Mais l'indignation unanime s'est manifestée sans attendre, d'autant plus exacerbée que cette dévastation avait été opérée la veille de la Journée nationale de la résistance et que d'aucuns y percevaient un lien irréfutable et malfaisant.
Les premières informations semblaient pourtant plutôt mettre en cause le comportement d'un déséquilibré sans intention politiquement et historiquement perverse. On a pu établir que le couple recherché (interpellé le 30 mai) avait été surpris quelques minutes avant 17 heures 14 en train de tenter de soustraire des friandises et des drapeaux dans un commerce. Le parquet de Chaumont a ouvert une enquête pour dégradation aggravée, violation de sépulture et tentative de vol et on attend de connaître l'ADN du crachat.
Autrement dit, à l'heure actuelle, rien ne nous permet d'avoir une lumière précise sur la personnalité, la psychologie et les motivations de l'auteur du saccage ni d'avoir la moindre lueur sur la femme qui l'accompagnait.
Cela n'a pas empêché tous nos responsables politiques, à commencer par le Premier ministre, d'entonner le grand air de l'indignation et de l'outrance. Comme s'il était acquis que la transgression avait été inspirée par une quelconque idéologie, par de l'antigaullisme ou de la dérision à l'égard de la Résistance. Alors que l'incertitude totale continue à régner.
Edouard Philippe, généralement plus maître de ses mots, a évoqué rien de moins "qu'un crime contre la France". Qu'on me comprenne bien : cette profanation est en elle-même scandaleuse et n'a nul besoin, pour susciter la détestation, d'une enflure qui, dans le doute absolu, a prêté à un inconnu des desseins horribles et lui a imputé un sacrilège historique.

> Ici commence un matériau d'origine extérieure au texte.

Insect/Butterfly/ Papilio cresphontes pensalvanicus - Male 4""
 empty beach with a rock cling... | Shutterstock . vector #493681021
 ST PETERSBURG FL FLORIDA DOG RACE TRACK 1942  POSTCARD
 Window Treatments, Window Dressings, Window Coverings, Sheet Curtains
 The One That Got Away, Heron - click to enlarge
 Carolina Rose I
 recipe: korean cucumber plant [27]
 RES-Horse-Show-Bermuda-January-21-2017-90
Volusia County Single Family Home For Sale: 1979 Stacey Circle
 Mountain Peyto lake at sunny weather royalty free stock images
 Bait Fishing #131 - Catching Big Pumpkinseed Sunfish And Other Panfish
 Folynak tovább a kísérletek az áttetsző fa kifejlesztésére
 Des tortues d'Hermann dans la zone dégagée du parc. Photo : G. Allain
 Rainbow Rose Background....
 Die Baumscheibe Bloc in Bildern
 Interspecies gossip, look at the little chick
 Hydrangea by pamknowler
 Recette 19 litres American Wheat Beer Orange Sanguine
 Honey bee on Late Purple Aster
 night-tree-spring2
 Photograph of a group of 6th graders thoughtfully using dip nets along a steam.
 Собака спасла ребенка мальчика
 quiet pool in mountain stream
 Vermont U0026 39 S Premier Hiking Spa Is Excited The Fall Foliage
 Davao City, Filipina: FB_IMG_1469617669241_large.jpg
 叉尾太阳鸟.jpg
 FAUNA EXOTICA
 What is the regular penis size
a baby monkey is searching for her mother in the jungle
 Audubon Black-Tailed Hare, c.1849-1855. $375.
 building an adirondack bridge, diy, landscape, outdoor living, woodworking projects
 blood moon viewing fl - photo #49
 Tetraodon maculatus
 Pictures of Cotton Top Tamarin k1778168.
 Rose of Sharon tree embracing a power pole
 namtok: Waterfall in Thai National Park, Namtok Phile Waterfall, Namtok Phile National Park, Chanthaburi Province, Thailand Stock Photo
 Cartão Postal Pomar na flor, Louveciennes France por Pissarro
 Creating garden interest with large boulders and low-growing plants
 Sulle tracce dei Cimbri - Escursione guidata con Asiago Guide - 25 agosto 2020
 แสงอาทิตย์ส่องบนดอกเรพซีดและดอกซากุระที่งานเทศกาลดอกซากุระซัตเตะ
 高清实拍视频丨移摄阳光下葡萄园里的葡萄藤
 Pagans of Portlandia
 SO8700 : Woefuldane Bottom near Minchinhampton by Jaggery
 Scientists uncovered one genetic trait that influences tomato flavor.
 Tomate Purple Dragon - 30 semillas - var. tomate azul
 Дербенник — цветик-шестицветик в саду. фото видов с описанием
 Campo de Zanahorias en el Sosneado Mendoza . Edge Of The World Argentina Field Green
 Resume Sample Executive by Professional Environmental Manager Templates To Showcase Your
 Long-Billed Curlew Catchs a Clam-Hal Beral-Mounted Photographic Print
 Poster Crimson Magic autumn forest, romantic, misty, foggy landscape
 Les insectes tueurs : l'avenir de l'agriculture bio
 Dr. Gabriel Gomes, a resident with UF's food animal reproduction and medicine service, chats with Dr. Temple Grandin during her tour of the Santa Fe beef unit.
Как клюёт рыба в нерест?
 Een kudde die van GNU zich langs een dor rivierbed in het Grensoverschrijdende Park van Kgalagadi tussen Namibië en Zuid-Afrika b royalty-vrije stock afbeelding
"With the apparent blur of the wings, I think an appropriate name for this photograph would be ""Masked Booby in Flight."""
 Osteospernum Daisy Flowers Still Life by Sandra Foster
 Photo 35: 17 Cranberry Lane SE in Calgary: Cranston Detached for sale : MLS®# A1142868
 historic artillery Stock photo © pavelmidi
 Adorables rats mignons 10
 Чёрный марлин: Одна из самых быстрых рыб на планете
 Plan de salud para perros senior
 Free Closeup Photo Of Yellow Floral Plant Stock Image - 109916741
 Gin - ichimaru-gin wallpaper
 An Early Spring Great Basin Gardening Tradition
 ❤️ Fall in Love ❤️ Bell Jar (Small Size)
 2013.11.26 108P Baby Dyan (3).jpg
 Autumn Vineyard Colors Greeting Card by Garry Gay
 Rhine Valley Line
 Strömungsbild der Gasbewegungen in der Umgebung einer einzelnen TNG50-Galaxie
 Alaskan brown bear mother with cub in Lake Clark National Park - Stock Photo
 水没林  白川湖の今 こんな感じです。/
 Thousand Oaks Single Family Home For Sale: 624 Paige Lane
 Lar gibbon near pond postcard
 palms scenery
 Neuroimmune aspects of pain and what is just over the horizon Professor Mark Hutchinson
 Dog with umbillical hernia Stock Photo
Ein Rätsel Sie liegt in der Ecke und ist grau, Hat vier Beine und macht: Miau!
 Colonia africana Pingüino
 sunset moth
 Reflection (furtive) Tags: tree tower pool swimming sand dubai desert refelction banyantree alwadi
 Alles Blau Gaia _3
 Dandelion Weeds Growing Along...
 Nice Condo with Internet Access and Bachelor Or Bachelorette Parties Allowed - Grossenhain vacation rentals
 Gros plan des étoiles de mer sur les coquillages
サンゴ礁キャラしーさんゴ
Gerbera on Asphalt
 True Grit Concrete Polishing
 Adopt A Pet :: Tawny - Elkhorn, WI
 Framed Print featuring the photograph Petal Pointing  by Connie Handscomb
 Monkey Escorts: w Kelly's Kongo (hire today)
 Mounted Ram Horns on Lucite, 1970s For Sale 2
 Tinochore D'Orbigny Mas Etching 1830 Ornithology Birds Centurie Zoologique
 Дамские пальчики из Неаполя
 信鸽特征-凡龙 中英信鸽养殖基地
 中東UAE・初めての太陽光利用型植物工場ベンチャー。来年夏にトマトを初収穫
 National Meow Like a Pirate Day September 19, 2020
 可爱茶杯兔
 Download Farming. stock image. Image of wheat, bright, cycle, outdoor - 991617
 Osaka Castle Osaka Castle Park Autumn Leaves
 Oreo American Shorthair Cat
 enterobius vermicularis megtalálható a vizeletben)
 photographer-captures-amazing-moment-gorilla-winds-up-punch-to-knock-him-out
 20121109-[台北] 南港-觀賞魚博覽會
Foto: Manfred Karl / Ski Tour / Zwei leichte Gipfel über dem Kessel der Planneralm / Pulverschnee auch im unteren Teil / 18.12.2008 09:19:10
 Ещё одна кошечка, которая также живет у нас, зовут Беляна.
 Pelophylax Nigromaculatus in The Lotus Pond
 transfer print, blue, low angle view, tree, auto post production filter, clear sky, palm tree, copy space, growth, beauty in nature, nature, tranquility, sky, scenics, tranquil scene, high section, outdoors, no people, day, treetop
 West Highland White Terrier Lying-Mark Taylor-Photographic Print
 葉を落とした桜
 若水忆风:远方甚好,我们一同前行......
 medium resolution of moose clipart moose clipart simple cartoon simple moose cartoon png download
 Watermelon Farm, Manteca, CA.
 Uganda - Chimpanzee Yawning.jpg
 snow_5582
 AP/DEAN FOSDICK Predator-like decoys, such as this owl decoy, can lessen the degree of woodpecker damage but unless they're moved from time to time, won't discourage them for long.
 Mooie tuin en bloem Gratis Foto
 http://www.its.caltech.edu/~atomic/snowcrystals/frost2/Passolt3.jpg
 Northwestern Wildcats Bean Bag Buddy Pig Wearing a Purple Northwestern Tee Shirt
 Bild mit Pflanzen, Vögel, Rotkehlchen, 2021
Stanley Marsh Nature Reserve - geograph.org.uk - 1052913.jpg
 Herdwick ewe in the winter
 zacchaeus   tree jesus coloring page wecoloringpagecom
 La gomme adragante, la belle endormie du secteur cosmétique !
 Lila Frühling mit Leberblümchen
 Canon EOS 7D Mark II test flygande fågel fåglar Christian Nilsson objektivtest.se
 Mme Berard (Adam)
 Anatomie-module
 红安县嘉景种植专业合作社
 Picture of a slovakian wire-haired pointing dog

Ce dont il convient de s'étonner et qui est miraculeux tient dans le fait que depuis quarante-six ans notre modernité de plus en plus dévoyée, et les pulsions délétères qui s'amplifient et ne respectent plus rien ni personne, n'aient pas déjà porté atteinte à cette tombe. Tant une forme de consensus autour d'un homme respecté et de surcroît disparu suscite paradoxalement et honteusement chez certains des envies de transgression, des appétences de profanation. Un désir de cracher sur elle.
Chaque jour, l'actualité nous apprend que des cimetières chrétiens, musulmans ou juifs sont souillés et dévastés, que des églises, plus rarement des mosquées et des synagogues, sont profanées au point que les réactions, les résistances s'attiédissent et qu'on ne s'étonne plus de voir banalisés et brisés les lieux qui longtemps ont suscité le comble du respect et la décence. Une réserve délicate.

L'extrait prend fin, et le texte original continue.